Please read the docs for Installation Instructions and description of other methods and variables.
The kinetic Monte Carlo algorithm is used to sample a short simulation trajectory of small particles and extend it to longer timescales with low computation cost. The simulation box is sub-divided into small voxels having equal grid sizes. The input trajectory is analysed to construct a transition probability matrix, representative of the system and all its interactions. A particle is then assumed to perform Markovian random walks inside the box, with its displacements biased with the probability matrix. The timestep between two successive random walks is assumed to be constant. This matrix depends on the chosen grid sizes, which affects the dynamics of the random walkers. The grid size is tuned until the averaged mean squared displacement of the random walkers correspond to that of the input trajectory. The advantage of Trajectory Extending Kinetic Monte Carlo technique lies in utilisation of the final probability matrix, to perform significantly long simulations that represent the true dynamics of the input system. This enables studying long-time dynamics of slowly diffusing systems that would otherwise take significant computation time.

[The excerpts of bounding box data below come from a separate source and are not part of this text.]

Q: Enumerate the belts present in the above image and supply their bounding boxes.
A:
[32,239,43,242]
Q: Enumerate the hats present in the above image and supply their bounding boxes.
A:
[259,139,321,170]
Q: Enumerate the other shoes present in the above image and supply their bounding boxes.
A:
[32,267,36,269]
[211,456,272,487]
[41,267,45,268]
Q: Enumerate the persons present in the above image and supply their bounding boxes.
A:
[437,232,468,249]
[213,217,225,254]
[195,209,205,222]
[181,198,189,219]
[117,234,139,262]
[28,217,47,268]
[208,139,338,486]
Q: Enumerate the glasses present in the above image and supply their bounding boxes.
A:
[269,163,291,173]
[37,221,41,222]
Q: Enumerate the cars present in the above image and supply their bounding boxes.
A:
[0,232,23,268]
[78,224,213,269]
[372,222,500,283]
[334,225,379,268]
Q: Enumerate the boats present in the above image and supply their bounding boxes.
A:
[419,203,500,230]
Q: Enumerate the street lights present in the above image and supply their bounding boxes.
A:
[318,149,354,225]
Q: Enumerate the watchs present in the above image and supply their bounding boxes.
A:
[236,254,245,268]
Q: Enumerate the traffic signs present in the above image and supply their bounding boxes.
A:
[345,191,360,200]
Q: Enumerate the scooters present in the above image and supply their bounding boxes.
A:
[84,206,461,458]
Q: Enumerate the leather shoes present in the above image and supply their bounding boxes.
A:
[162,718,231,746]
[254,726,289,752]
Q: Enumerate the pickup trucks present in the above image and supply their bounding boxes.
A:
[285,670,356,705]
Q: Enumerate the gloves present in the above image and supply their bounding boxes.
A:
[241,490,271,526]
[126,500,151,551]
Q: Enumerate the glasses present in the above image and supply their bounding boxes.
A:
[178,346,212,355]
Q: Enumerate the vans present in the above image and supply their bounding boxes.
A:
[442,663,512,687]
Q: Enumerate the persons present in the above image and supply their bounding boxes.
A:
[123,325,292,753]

Details regarding the main work: Journal, arXiv
Please cite us if you have used any part of this code.
To run, modify run.py for your simulation trajectories and run using python. Object of TEKMC class requires the following inputs.
Parameters
trajectory_file : str name of the trajectory file (.dcd, etc) topology_file : str name of the topology file (.gro, etc) timestep : float timestep between MD frames in ns stride : int stride to add between the frames of the trajectory atom_name : str atom to track during TEKMC
Optional parameters
md_filename : str, default: None MSD file of MD trajectories (should contain time and msd in ns and A^2) This file will be created if not provided symmetrization_type : {‘min’, ‘max’, ‘average’}, default: ‘average’ type of artificial symmetrization imposed during TEKMC threshold : float, default: 0.0 Only entries with prob > threshold will be retained in the probability matrix n_cpus : int , default: number of cores in the system number of CPU cores to utilize during TEKMC run cmap : str, default: ‘terrain’ Color map used to generate colors whenever required
[1] Dasgupta, S., KS, A., Ayappa, K. G., & Maiti, P. K. (2023). Trajectory-Extending Kinetic Monte Carlo Simulations to Evaluate Pure and Gas Mixture Diffusivities through a Dense Polymeric Membrane. The Journal of Physical Chemistry B.
[2] Neyertz, S., & Brown, D. (2010). A trajectory-extending kinetic Monte Carlo (TEKMC) method for estimating penetrant diffusion coefficients in molecular dynamics simulations of glassy polymers. Macromolecules, 43(21), 9210-9214.